EXTRACT PROVIDED -
About Brooke
Brooke fell in love with graphic design and received many awards for her work when she had the wonderful opportunity to learn at a local newspaper at the young age of 15. She holds a B.S. in Computer Science and is one class shy of a minor in math. She’s a Dragontree Certified Holistic Life Coach, training as a trauma-informed Uncover Teacher & Guide, and training as a ritual facilitator under Danielle Dulsky’s Flame Tender Training. Brooke originally founded her company, 2 Fish Creative, LLC, as a graphic, web, and stationery design business in 2012, after which she threw away the rulebook and set out after her lifelong dream of becoming a working artist.

Brooke Golden is a creative visionary, fine artist, illustrator, shadow worker, and founder of The House of Lost Arts. She guides women to question the constraints of our social structures and systems, so they can shed the skin of who they think they should be, radically embody the fullest expression of who they are, reclaim their wildest dreams doing what they love, and liberate their wild and creative nature. As an artist, Brooke creates floral-drenched work with a touch of antique and folk inspiration that stirs a sense of wonder of the magic and potential waiting to be unearthed from our darkest depths. She sees flowers as a reflection of the unique beings we are – no two alike and each blooming in its own time.
As a multi-faceted renegade woman and misfit living at the base of the mountains of SW Wyoming, Brooke believes that everyone should be free to be themselves and do what they love, in deepening our connection to nature and showing greater reverence for Mother Earth, in keeping the lost arts alive and seeking the wisdom in our ancestral traditions, in the healing power of working with our hands and the creative potential within us all, and in questioning our systems and structures, leaving behind toxic norms, and rebuilding more consciously.
Brooke can be found enjoying and exploring the outdoors with her husband and two wildlings, fishing for trout and combing the beach for rocks, cooking over her wood-burning cookstove and baking hearty loaves of sourdough bread, tending to her high-altitude garden, sitting down to make art with a pot of Tulsi tea and piece of dark chocolate while watching female-led and period dramas, or slowing down with a journal and tarot cards at her altar or daydreaming in a candlelit bath.

[Stored data entries]

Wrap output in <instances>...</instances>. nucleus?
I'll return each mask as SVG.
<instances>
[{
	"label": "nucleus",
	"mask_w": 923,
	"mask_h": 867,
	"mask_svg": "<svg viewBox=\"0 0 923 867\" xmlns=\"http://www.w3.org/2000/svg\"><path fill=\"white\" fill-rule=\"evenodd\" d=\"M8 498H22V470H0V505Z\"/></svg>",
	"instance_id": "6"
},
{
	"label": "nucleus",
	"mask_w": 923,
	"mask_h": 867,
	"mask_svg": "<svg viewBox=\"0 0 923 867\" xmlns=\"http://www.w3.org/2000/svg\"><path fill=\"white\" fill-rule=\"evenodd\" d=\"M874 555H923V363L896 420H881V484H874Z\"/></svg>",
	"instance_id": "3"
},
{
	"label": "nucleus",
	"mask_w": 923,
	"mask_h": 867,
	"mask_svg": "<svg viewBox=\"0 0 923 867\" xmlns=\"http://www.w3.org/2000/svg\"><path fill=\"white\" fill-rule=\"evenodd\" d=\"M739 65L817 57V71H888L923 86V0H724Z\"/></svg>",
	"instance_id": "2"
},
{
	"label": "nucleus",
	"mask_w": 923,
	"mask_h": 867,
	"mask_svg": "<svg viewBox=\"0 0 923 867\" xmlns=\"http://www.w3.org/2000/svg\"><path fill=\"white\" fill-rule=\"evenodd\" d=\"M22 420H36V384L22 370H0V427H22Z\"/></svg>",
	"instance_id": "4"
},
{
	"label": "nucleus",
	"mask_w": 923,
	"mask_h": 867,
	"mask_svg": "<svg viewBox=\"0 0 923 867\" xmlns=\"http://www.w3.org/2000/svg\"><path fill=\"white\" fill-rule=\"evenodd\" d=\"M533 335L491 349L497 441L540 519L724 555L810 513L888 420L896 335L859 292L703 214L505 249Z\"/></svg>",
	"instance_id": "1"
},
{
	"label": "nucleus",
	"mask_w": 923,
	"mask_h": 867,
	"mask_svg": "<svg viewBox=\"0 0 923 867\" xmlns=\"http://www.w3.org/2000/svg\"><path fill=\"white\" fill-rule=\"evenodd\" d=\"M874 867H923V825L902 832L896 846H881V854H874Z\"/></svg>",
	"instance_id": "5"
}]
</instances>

EXERCISES TO COMPLETE -
A – Decide whether each statement agrees with the profile of Brooke: (i) Brooke has completed a minor in math; (ii) she founded 2 Fish Creative, LLC in 2012; (iii) she lives at the base of the mountains of SW Wyoming. For each, answer yes or no and quote the deciding words from the profile.
B – Reproduce the part of the profile of Brooke between "As a multi-faceted" and "rebuilding more consciously.", inclusive, with no changes.

RESULTS FOR THE EXERCISE -
A –
(i) No: "is one class shy of a minor in math"
(ii) Yes: "Brooke originally founded her company, 2 Fish Creative, LLC, as a graphic, web, and stationery design business in 2012"
(iii) Yes: "living at the base of the mountains of SW Wyoming"

B –
As a multi-faceted renegade woman and misfit living at the base of the mountains of SW Wyoming, Brooke believes that everyone should be free to be themselves and do what they love, in deepening our connection to nature and showing greater reverence for Mother Earth, in keeping the lost arts alive and seeking the wisdom in our ancestral traditions, in the healing power of working with our hands and the creative potential within us all, and in questioning our systems and structures, leaving behind toxic norms, and rebuilding more consciously.